In 2013: Tribeca Film Fest Launches 6 Sec Films Competition on Vine
Say what now? A major film festival is launching an official competition to make 6 second films on Vine - did someone finally take this too far? If you're not familiar with this Vine app, it's the "hot new thing" after Instagram that allows anyone to record 6-second videos (edited live, including stop motion or full motion) and post them socially. Twitter bought the service, launched it fully in the middle of Sundance this January, and now movie marketers are going crazy for it - perhaps too crazy. Oscilloscope did the first experiment with Vine, disastrously streaming 6 second segments of an entire film. Now Tribeca is launching a contest - "we're challenging you to make #6SecFilms on Vine to be judged by an illustrious jury." Are they for real?
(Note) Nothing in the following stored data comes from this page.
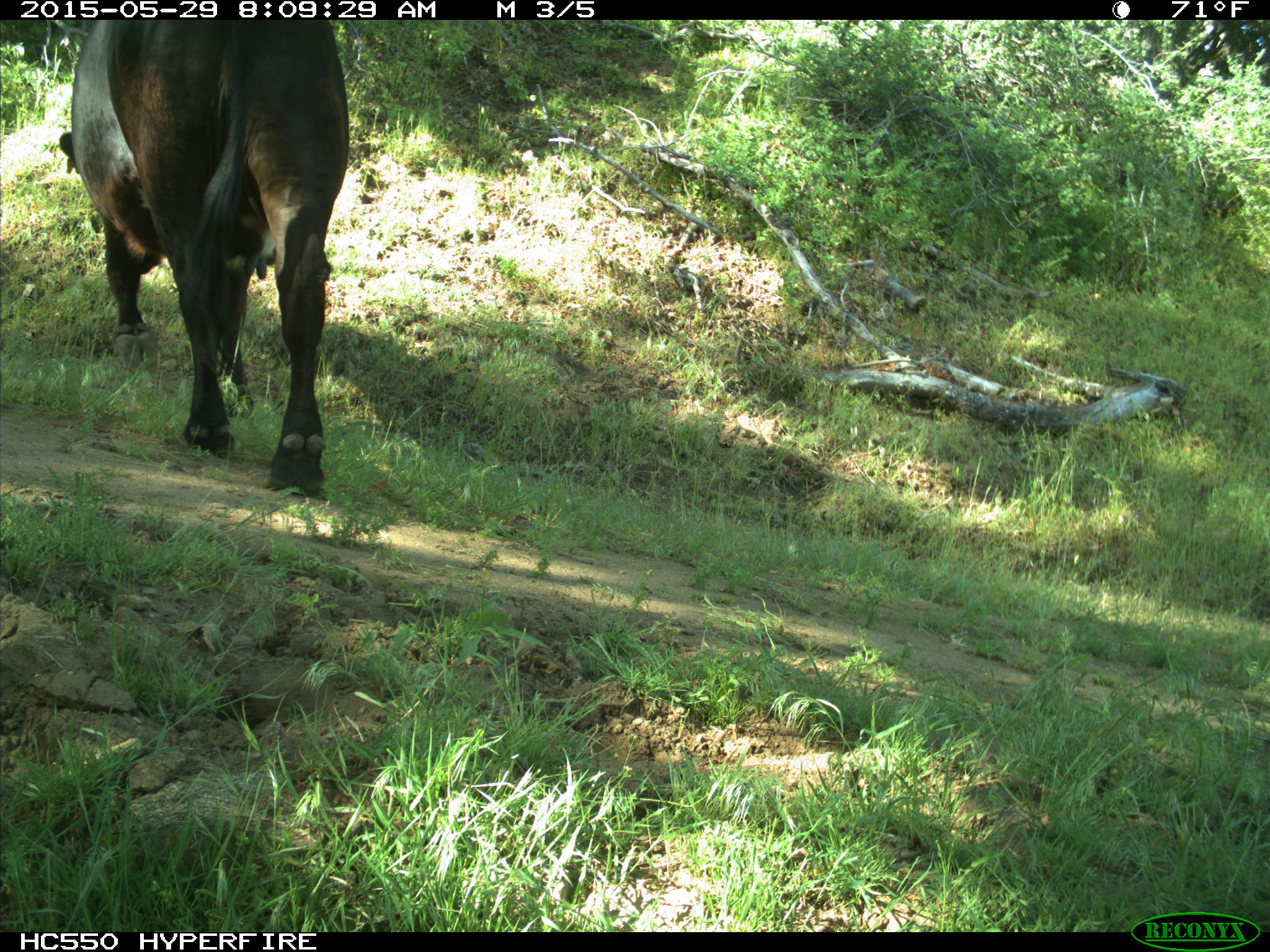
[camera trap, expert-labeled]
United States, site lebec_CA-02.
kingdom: Animalia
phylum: Chordata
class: Mammalia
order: Artiodactyla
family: Bovidae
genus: Bos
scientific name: Bos taurus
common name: domestic cow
Yes, they are. All the details come straight from Tribeca Film Festival's website (via TechCrunch) where they've outlined information about rules, how to enter, and most importantly, how to even use Vine! "A Vine doesn't give you a lot of time. Six seconds to be exact. We're challenging you to use that time to make a film." Can we combine multiple Vines? Can it span more than 6 seconds of time? I'm sure they're asking any and everyone to be as creative as possible, which is why this app and the concept behind it is so unique. If you've spent any time using Vine, it's easy to find so many genius ones that you never could've dreamed up.
Tribeca's Vine filmmaking contest has four different categories: #GENRE, #AUTEUR ("Do you have a six second story or script that's truly unique? A tiny, concentrated expression of your vision?"), #ANIMATE and #SERIES, which addresses stories spanning multiple Vines. "Do you have a character or world too big for six seconds? That's fine. We'll let you make it a trilogy. Submit three Vines, each one a single episode of a larger story." You can find all the entries tagged as #6SECFILMS on Vine. The deadline is midnight on April 7th, a few weeks, so download Vine now and get shooting. It shouldn't take long to make a 6 second film! Top prizes? Winners in each category will receive $600 (a hundred bucks for each second). That's it.
Look, I'm actually a big fan of Vine (follow me @Alex Billington) and I've been using it as much as I can to experiment with visual ideas. However, it's a very early concept that hasn't even come close to reaching mainstream awareness. It needs support to grow as a service before it's used as a platform for a contest. The only good thing is that creativity is rampant at this point because everyone is experimenting in their own unique way without precedents, which will make for some great entries. I almost think this is more about promoting Vine and getting filmmakers to use it than it is about Tribeca gaining anything in return. I'm very curious to see how this play out and if it makes any impact, or is just an experiment in modern marketing.